Tourism Growth Remains Positive Despite the Flight Ban
It has been two weeks since the Russia’s flight ban and some evidence of the impact has started toaccumulate.
As initial figures suggest, the impact is broadly in-line with TBC Research previousassumptions of up to 5% growth of tourism inflows over the next 12 months (see Manageable Impact on the Growth and Still Betting on the GEL).
The weekly data on travelers from Russia indicate that in the first week of July, before the actual ban had entered into force, decline of Russian visitors was more moderate (-4.1% YoY). Over the same period, the number of flights retreated by c. 11% YoY. Once the direct flights were banned, the number of Russian citizen arrivals fell by 21.4% YoY (in the 2nd week of July). The arrivals by air were hit harder with a reduction of 78.6% YoY, while the decline through other borders was more moderate at 1.7% YoY.
Several conclusions follow from the initial figures:
1. As travelers by plane generally spend more, the drop in tourism inflows from Russia should have been greater than in the number of travelers. Overall, TBC Research assumption on 50% drop of inflows over the next 12 months appears to be a reasonable upper bound for the decline.
2. Despite the complete abolition of direct flights, a significant part of Russian citizens still arrived by plane, suggesting the alternative routes are already active and are expected to increasingly substitute direct flights.
3. Indirect arrivals of visitors by plane coupled with only a moderate decline of arrivals through other means of transportation indicate that Georgia still remains an attractive destination for Russian tourists.
Thanks to the diversified sources of tourism inflows, despite the c. 21% YoY decline of travelers from Russia in the second week of July, the growth of the total number of travelers remained on a positive trajectory (+3.2% YoY).
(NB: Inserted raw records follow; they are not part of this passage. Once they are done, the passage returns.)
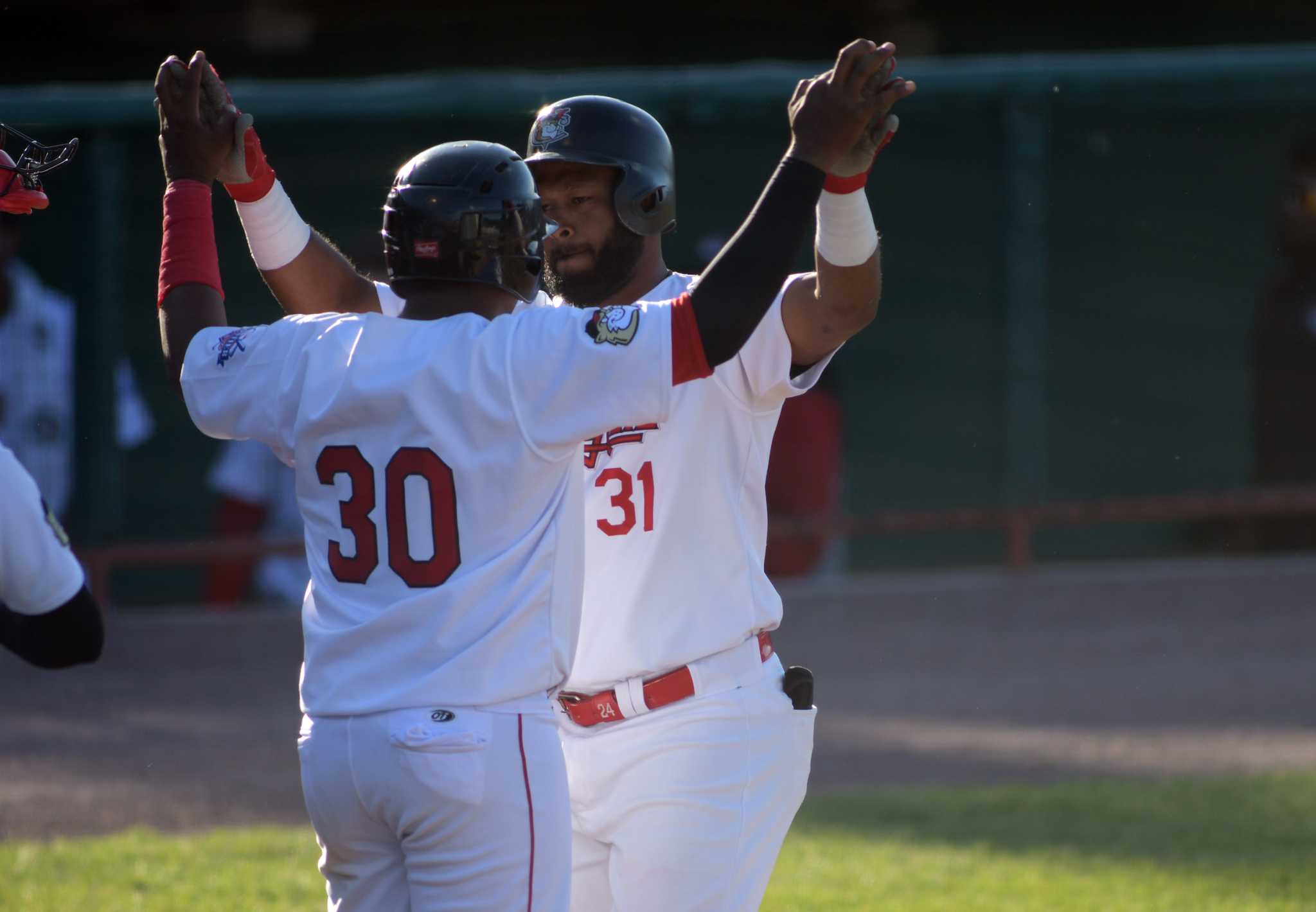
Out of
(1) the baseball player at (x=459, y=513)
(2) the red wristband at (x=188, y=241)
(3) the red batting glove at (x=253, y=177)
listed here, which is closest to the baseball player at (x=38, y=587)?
(2) the red wristband at (x=188, y=241)

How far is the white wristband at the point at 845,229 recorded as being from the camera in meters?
2.44

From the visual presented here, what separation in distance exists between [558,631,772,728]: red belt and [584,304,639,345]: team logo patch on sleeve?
0.68 meters

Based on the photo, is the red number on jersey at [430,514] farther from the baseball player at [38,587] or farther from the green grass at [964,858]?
the green grass at [964,858]

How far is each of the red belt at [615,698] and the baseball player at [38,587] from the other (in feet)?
2.45

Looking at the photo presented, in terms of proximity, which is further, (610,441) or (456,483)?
(610,441)

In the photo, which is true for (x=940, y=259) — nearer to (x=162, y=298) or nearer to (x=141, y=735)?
(x=141, y=735)

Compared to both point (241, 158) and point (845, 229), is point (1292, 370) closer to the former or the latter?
point (845, 229)

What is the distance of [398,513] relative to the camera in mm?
2156

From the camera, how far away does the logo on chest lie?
2.68 meters

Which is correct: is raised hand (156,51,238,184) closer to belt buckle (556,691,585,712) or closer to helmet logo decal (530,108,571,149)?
helmet logo decal (530,108,571,149)

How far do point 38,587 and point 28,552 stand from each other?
6 centimetres

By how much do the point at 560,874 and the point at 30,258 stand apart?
5.88 m

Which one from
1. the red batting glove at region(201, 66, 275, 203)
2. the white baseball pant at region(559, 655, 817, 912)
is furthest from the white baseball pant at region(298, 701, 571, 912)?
the red batting glove at region(201, 66, 275, 203)

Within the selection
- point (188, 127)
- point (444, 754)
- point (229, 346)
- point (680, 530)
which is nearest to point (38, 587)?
point (229, 346)
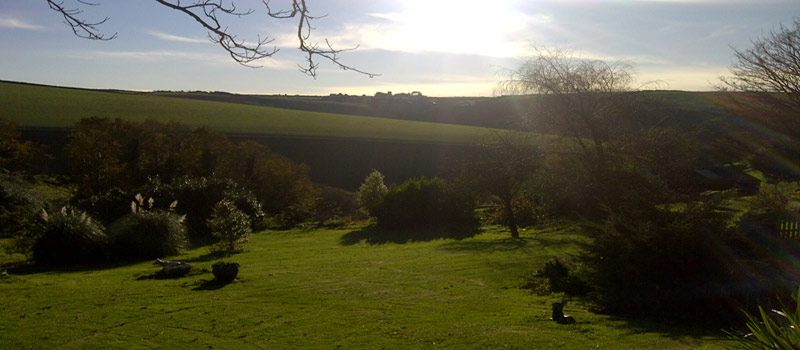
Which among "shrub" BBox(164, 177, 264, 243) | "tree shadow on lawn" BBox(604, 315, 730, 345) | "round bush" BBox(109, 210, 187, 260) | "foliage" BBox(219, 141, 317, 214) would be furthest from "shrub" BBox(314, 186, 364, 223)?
"tree shadow on lawn" BBox(604, 315, 730, 345)

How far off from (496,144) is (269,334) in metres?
17.5

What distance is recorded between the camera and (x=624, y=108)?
897 inches

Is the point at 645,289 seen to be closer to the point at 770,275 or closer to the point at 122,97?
the point at 770,275

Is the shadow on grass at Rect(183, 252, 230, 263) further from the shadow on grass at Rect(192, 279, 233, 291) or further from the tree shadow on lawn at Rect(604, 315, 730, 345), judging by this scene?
the tree shadow on lawn at Rect(604, 315, 730, 345)

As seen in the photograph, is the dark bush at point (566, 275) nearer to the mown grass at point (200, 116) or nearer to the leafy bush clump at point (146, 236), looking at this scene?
the leafy bush clump at point (146, 236)

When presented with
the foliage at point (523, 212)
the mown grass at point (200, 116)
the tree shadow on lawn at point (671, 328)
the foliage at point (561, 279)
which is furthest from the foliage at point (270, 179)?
the mown grass at point (200, 116)

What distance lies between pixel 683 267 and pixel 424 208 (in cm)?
1790

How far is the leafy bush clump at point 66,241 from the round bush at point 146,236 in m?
0.54

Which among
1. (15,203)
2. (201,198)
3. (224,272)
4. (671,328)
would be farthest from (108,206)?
(671,328)

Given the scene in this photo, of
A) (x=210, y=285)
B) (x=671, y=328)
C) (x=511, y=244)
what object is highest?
(x=671, y=328)

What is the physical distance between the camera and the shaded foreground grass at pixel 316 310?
26.1 feet

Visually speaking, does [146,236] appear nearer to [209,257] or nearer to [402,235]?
[209,257]

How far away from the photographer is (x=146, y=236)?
17578mm

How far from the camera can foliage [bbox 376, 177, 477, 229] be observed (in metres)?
27.5
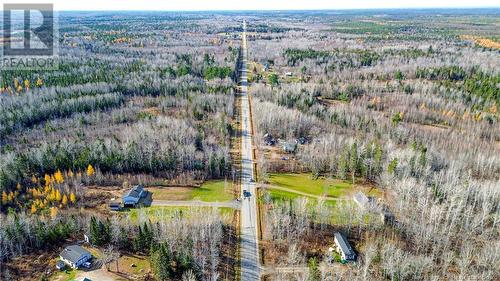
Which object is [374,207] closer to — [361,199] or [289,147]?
[361,199]

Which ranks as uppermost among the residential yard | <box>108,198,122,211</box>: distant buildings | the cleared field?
the cleared field

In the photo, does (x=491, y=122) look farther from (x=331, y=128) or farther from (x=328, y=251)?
(x=328, y=251)

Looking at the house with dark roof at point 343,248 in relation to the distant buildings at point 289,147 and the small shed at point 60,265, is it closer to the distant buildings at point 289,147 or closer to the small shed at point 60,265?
the distant buildings at point 289,147

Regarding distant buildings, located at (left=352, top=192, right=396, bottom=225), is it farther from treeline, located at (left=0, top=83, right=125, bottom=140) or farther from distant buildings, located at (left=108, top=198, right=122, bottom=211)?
treeline, located at (left=0, top=83, right=125, bottom=140)

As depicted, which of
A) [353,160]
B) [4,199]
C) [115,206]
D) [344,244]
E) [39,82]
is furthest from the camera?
[39,82]

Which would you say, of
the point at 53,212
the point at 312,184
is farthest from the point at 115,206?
the point at 312,184

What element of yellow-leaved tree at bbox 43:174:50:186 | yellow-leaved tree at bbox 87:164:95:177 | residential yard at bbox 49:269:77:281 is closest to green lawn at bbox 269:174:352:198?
yellow-leaved tree at bbox 87:164:95:177
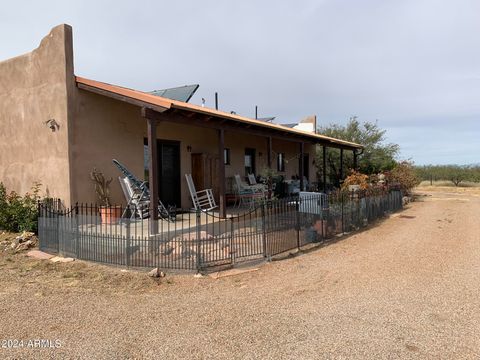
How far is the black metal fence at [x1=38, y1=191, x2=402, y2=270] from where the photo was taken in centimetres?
646

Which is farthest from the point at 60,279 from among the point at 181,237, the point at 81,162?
the point at 81,162

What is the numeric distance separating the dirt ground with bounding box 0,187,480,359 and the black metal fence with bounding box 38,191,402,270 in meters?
0.36

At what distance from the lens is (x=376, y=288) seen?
541 cm

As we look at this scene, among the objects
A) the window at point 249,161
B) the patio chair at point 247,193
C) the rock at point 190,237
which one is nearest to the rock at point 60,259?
the rock at point 190,237

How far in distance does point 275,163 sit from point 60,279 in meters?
12.0

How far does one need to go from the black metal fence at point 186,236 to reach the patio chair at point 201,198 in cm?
202

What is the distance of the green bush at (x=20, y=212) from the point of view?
8812 millimetres

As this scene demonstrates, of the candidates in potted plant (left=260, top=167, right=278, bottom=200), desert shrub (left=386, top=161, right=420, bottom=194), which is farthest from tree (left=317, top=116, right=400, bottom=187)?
potted plant (left=260, top=167, right=278, bottom=200)

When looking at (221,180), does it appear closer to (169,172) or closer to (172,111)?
(169,172)

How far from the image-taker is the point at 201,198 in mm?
11336

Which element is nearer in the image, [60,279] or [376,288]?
[376,288]

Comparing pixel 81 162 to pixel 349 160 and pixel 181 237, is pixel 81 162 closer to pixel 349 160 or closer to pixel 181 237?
pixel 181 237

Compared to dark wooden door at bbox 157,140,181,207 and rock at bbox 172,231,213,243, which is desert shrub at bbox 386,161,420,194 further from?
rock at bbox 172,231,213,243

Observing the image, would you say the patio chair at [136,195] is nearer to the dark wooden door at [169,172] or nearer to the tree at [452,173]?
the dark wooden door at [169,172]
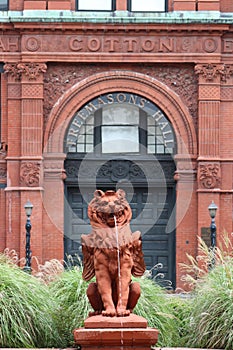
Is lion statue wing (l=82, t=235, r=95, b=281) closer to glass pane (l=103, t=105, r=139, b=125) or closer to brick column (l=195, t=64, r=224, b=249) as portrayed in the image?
brick column (l=195, t=64, r=224, b=249)

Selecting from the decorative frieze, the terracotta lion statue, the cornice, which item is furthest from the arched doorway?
the terracotta lion statue

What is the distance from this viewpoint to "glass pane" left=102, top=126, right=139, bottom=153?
36.1 metres

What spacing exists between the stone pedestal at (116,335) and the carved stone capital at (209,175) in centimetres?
2152

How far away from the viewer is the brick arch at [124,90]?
35.5 meters

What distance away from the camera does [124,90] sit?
35812 mm

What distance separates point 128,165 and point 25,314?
19396 mm

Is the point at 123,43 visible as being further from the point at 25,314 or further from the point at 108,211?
the point at 108,211

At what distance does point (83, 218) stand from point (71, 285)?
57.4ft

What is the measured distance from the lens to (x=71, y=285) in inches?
724

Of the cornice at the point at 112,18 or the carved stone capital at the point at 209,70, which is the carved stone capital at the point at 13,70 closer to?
the cornice at the point at 112,18

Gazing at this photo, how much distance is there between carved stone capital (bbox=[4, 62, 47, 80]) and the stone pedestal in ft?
72.8

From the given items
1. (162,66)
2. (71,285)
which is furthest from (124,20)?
(71,285)

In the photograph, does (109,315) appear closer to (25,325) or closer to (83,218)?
(25,325)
Historically, the increase of tourist inflows has been several percentage points higher as compared with that of travelers; however, due to more pronounced drop in tourists rather than same-day visitors, this differential should be lower.
On the contrary, the initial period following the restrictions is likely to be the toughest as a more active marketing campaign targeting other countries has been launched and therefore tourism inflows may strengthen.